Thursday, April 16, 2009
I'm not too far out of line with Bernie Goldberg when he told Hannity this week of Obama that "we have to stop going out of our way to find fault with every single thing he does..."
Lord knows I bash him plenty, and while I sometimes get carried away, I try to stick to policy issues. Otherwise we will truly look like a bunch of "right wing extremists" with no legitimacy to our actual complaints which do have merit.
So the CNS News story this morning about The White House asking Georgetown to cover the IHS monogram on the pediment for Obama's speech on Tuesday seems a little over blown. CNS reminds us that "Roman Catholics traditionally use “IHS” as an abbreviation for Jesus’ name. According to the Catholic Encyclopedia, “St. Ignatius of Loyola adopted the monogram in his seal as general of the Society of Jesus (1541) and thus became the emblem of his institute.” The Society of Jesus is the formal name for the Jesuits."

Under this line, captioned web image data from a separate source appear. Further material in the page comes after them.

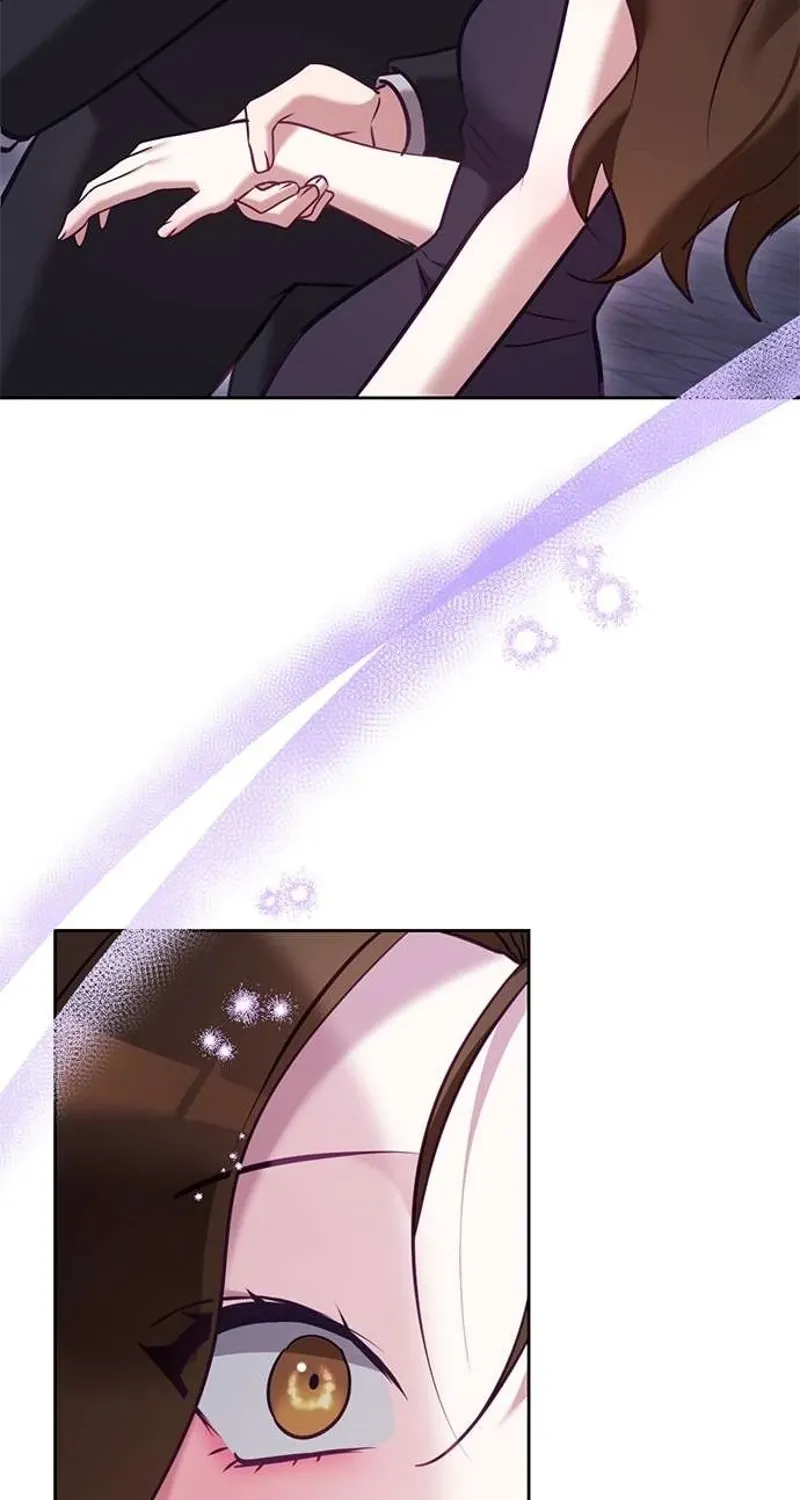 Chapter 11 - Image 39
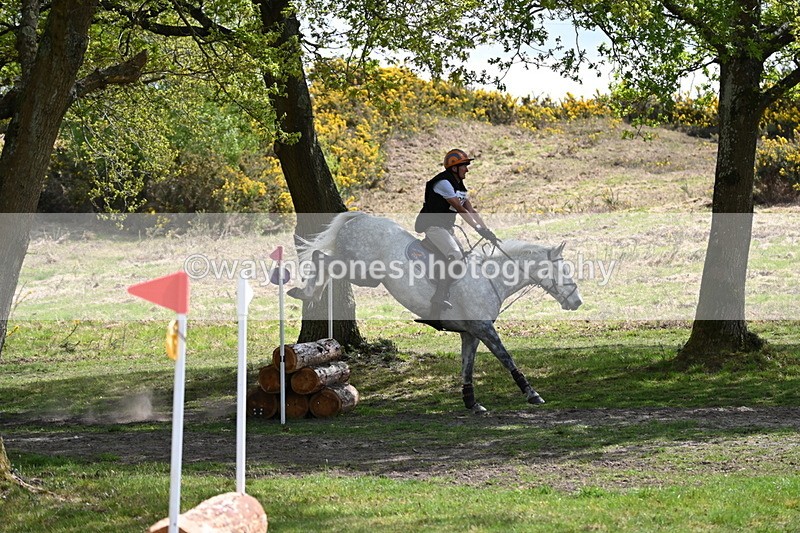 WJ6_9929 - Time 12:28 to 13:46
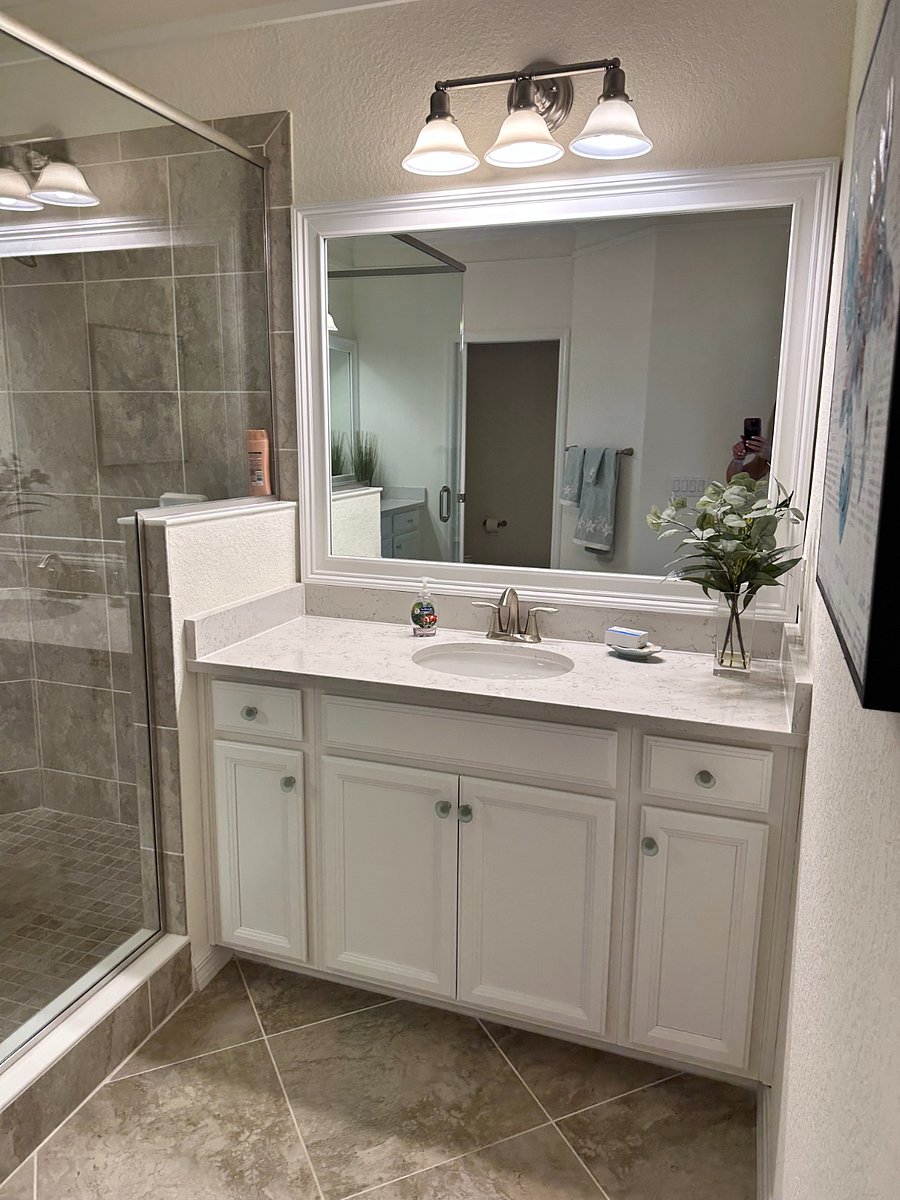 Furnished Finder property 1025916_1 photo 5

The White House explanation is that they wanted a simple backdrop of flags and drape as in previous speeches. Reasonable enough. Kathryn Jean Lopez suggests that given this, Georgetown might have suggested that the speech be held elsewhere. The symbol could be offensive to some non-Christians, and Obama has reminded us that we are not a Christian nation. However, the IHS monogram is evident in the hall over 20 other places not visible to the television cameras as he speaks.
But I don't think this move is unprecedented. I don't want to post somebody's Flickr photo without permission, but if you go here, you will see the IHS monogram clearly covered by a similar, if not identical, piece of black plywood for a Mr. Georgetown pageant.
So I don't think that Obama or The White House has done anything especially remarkable here. I think as conservatives we would do well to stick to real issues. There are certainly enough to choose from where this administration gives offense without picking the insignificant things. I admit, to some, this is not insignificant, and I don't mean to make light of it. Some will assert that it points to a growing trend of anti-Christian messages by this administration. If that's the case, lets make the point for that, but not in a petty way.